O fundador #Netflix uma vez declarou que sua empresa competia não apenas com a HBO e a Disney, mas também com o sono. Essa compreensão radical da concorrência transformou o serviço de entrega de DVDs em um império avaliado em $150 bilhões.
A maioria das empresas que estudam inteligência artificial faz as perguntas erradas. Elas querem saber como usar IA para melhorar o produto, automatizar processos internos e resolver problemas de marketing. Mas os vencedores da corrida da inteligência artificial não são necessariamente aqueles com o melhor produto. São aqueles que tornam a sua obtenção a mais simples possível.
Uma história sobre como o serviço postal superou os gigantes da mídia
Ninguém esperava que a Netflix se tornasse uma líder tecnológica. No final da década de 1990, era apenas um serviço postal com envelopes vermelhos. Mas a empresa se concentrou na transformação digital muito antes de isso se tornar uma tendência. Eles criaram um sistema de recomendações, permitiram assistir filmes sem ir à locadora e então eliminaram a necessidade de esperar pela entrega.
Não se tratava de fazer os melhores filmes. A Netflix queria tornar a visualização o mais simples possível — e isso valeu a pena. Se você tivesse investido $1.000 em ações da Netflix em 2010, essa investimento teria trazido mais lucros em dez anos do que um investimento semelhante na Amazon, Apple, Tesla ou Google.
Por que o serviço de streaming superou os gigantes tecnológicos mais inovadores do mercado? Porque eles usaram a tecnologia para resolver um problema muito humano: o desejo de entretenimento mais a aversão a complicações.
Seu conteúdo não era radicalmente melhor, mas você podia encontrar um filme baseado no seu humor, receber recomendações personalizadas e começar a assistir com um clique. A conveniência se tornou o verdadeiro produto. Essa é a força subestimada da tecnologia, quando usada para remover obstáculos.

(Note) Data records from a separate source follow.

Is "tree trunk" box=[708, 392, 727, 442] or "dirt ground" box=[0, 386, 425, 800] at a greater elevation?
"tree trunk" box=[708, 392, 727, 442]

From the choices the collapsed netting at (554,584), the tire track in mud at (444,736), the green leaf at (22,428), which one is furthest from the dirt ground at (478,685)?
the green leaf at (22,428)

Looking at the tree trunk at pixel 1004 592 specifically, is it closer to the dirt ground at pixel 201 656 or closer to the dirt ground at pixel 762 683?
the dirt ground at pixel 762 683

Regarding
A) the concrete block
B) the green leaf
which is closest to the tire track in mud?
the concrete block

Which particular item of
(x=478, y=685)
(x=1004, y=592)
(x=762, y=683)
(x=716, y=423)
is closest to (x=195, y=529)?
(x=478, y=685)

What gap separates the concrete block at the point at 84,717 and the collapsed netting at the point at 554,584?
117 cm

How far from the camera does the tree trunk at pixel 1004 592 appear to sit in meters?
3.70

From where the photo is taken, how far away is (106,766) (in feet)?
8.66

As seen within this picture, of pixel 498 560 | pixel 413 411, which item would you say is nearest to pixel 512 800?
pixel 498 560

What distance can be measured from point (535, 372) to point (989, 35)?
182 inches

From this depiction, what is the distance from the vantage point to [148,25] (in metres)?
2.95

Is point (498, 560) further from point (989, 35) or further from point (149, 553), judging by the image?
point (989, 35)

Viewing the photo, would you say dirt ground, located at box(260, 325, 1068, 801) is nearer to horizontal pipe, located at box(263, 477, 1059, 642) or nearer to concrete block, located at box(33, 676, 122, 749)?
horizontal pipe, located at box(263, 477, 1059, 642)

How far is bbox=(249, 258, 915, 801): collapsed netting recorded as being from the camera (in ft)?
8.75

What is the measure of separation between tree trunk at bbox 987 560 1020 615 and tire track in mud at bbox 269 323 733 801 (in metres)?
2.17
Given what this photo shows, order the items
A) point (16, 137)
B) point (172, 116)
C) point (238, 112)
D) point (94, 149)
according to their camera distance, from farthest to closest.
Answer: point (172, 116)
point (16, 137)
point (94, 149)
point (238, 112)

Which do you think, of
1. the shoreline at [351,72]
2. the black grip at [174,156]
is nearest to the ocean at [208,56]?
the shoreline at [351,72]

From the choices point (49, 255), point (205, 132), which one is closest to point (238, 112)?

À medida que as ferramentas de inteligência artificial se tornam mais poderosas, muitas empresas buscam criar soluções mais inteligentes, rápidas e impressionantes. Mas se elas negligenciam a facilidade de uso, perdem. Os clientes se preocupam com a simplicidade de pedir, configurar e receber o que desejam sem a necessidade de estudar instruções.
Os próximos vencedores da corrida da inteligência artificial não serão necessariamente gigantes tecnológicos, mas empresas que utilizam IA para remover obstáculos entre o desejo do cliente e sua satisfação. As seguradoras usam tecnologia para tornar compreensíveis as apólices complicadas. Os fabricantes de bens essenciais preveem as necessidades das famílias antes que o detergente acabe. As companhias aéreas permitem que os passageiros reprogramem suas passagens instantaneamente através de uma interface conversacional.
A questão não é 'como tornar nosso produto mais inteligente', mas 'o que está retardando as pessoas — e como remover isso sem forçá-las a aprender algo novo?'
O principal não é o produto, mas o caminho até ele
Uma das mudanças mais poderosas que a inteligência artificial está causando é como ela altera a jornada do cliente. Cada líder empresarial deve perguntar: quão difícil é obter nosso produto ou serviço? Onde estão os obstáculos? Em que pontos as pessoas ficam confusas, atrasadas ou precisam buscar ajuda?
A inteligência artificial oferece novas ferramentas para responder a essas perguntas:
Reescrevendo instruções complexas em linguagem simples
Criando uma experiência de compra personalizada com base nas preferências individuais
Antecipação de quando será necessário reabastecimento, reparo ou verificação
Geração instantânea de documentos e materiais visuais sem esperar por especialistas
Trata-se de encurtar a distância entre interesse e satisfação. É isso que cria lealdade e faz as pessoas voltarem.
As perguntas certas são mais importantes do que as tecnologias certas
As empresas que superarão as outras na corrida da inteligência artificial serão aquelas que fazem as melhores perguntas, e não apenas criam as melhores tecnologias. A Netflix perguntou como as pessoas querem assistir filmes. A resposta moldou toda a estratégia da empresa e garantiu um nível de crescimento que ninguém esperava.
Agora, cada empresa tem a oportunidade de fazer o mesmo. O próximo vencedor da corrida da inteligência artificial pode não ser uma empresa de tecnologia. Pode ser uma marca que entender como eliminar mais um passo, mais um atraso, mais uma frustração.
Os negócios modernos se assemelham a uma enorme biblioteca, onde cada empresa tenta escrever o livro mais inteligente. Mas vence quem inventa o motor de busca — torna toda a sabedoria do mundo acessível com um clique. Na era da inteligência artificial, o verdadeiro valor não está na complexidade da tecnologia, mas na simplificação do seu acesso.